C’est bien simple, je sais que je ne suis pas forcément réglo comme cureton, je picole, je fais la bringue, m’arrive de fumer un petit marocco de temps à autre, j’applique la justice divine de façon très très personnelle et surtout je m’envoie en l’air plus souvent qu’à mon tour. Même toi, je suis sûr que tu n’essores pas Nestor aussi fréquemment.
Je sais, je ne suis pas le seul ecclésiastique à faire tout cela, certains font même pire. Mais moi, j’en fais des livres, je raconte ma vie, je suis un diarrhéique littéraire, je rentre dans le détail de mes fautes, te donnant parfois des éléments qui peuvent te troubler, mettre ta douce en pâmoison, te donner des idées. Alors je compense.
Le Vieux gueule, réprouve mon comportement. Parfois il cause d’excommunication, comme ça, pour me faire peur, mais il ne le ferait pas. À part certains moines engagés dans des ordres bizarres comme les cénobites tranquilles[9], tu en connais beaucoup toi des religieux qui te font dans la même journée la tierce, la sexte et la none, et le tout sans jouer à la belote ?
Cherche pas, il n’y en pas je dois être le seul, alors ça compense, j’équilibre mon karma comme disent les bobos.

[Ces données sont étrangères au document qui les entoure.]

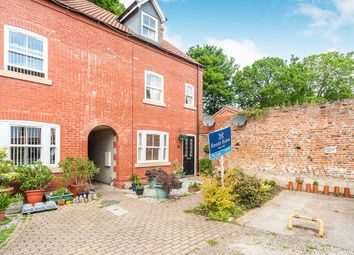 Thumbnail 3 bed property to rent in Robert Barnett Close, Hessle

J’entends comme un martèlement rapide, je lève la tête. Mamie Pruneaux est là, penaude, elle opine du chef pour me saluer. L’ancêtre a eu une panne d’oreiller. C’est bien la première fois que je suis aussi heureux de la voir. En fin de compte elle fait partie de ma vie la veuve Bardoure. Riton, le patron du bar tabac PMU, sur la place en face de l’église, me l’a dit. Les matins où je suis en mission évangélisatrice, dirons-nous, quand elle pointe son museau de belette à l’église et que je ne suis pas là pour l’accueillir, faut la voir repartir la souris grise. Courbée en deux, triste comme un bonnet de nuit, son vieux sac en imitation cuir battant la cadence comme un métronome le long des aiguilles à tricoter qui lui servent de jambes, elle fait pitié. Même le vieux Max, qui dès le matin se bourre le groin au Picon-vin blanc, lui le cynique, l’arrogant, l’impertinent, n’ose pas se moquer d’elle. Pour te dire la mélancolie qu’elle dégage ces matins-là.
Je suis son brin de soleil à la momie, pourtant elle n’apprécie pas ma conduite, ça non, elle est de la vieille école.
Je viens de me rendre compte que le jour où elle ira faire le bilan chez saint Pierre, elle me manquera ma bigote de compétition. Pour la peine, je décide de lui offrir le menu de fête : l’hymne, les cantiques, les psaumes, l’oraison, les prières litaniques, le capitule, le répons et même soyons fous un benedictus dominus en do dièse majeur. Et le tout a capela…
Elle est en pleine extase mamie Pruneaux, elle n’en peut plus, je vois deux grosses larmes couler dans ses rides. C’est beau, on dirait une crue soudaine dans le Grand Canyon. Elle rejoint la félicité. Je viens de grimper trois à quatre étages d’un coup dans son estime, c’est Byzance, que dis-je, c’est Jérusalem, c’est Bethlehem, c’est Nazareth…
Je ne sais pas ce que je vais faire d’autre dans ma journée, mais j’en aurai déjà rendu une heureuse, et ce, dès l’aube ! Elle est pas belle la vie ?
Je ne l’ai jamais vue sortir aussi radieuse de l’église l’aïeule. Avec mes conneries j’ai pratiquement fait deux heures de stand-up dis donc, le barbu aussi doit être fier. Ça rattrape mon rodéo d’hier avec la môme Martine.
J’ai même fini de digérer le fond de bouteille qui me pesait sur l’estomac, et j’ai une petite faim qui commence à se faire sentir, entre ça et l’odeur qui s’échappe de la boulangerie, je ne pourrai pas tenir, je vais céder une fois de plus à la tentation.
Une cloche tinte dans ma poche, un SMS. Cette chère Martine désire me voir tout de suite, et bien je vais simplement doubler la dose de viennoiseries.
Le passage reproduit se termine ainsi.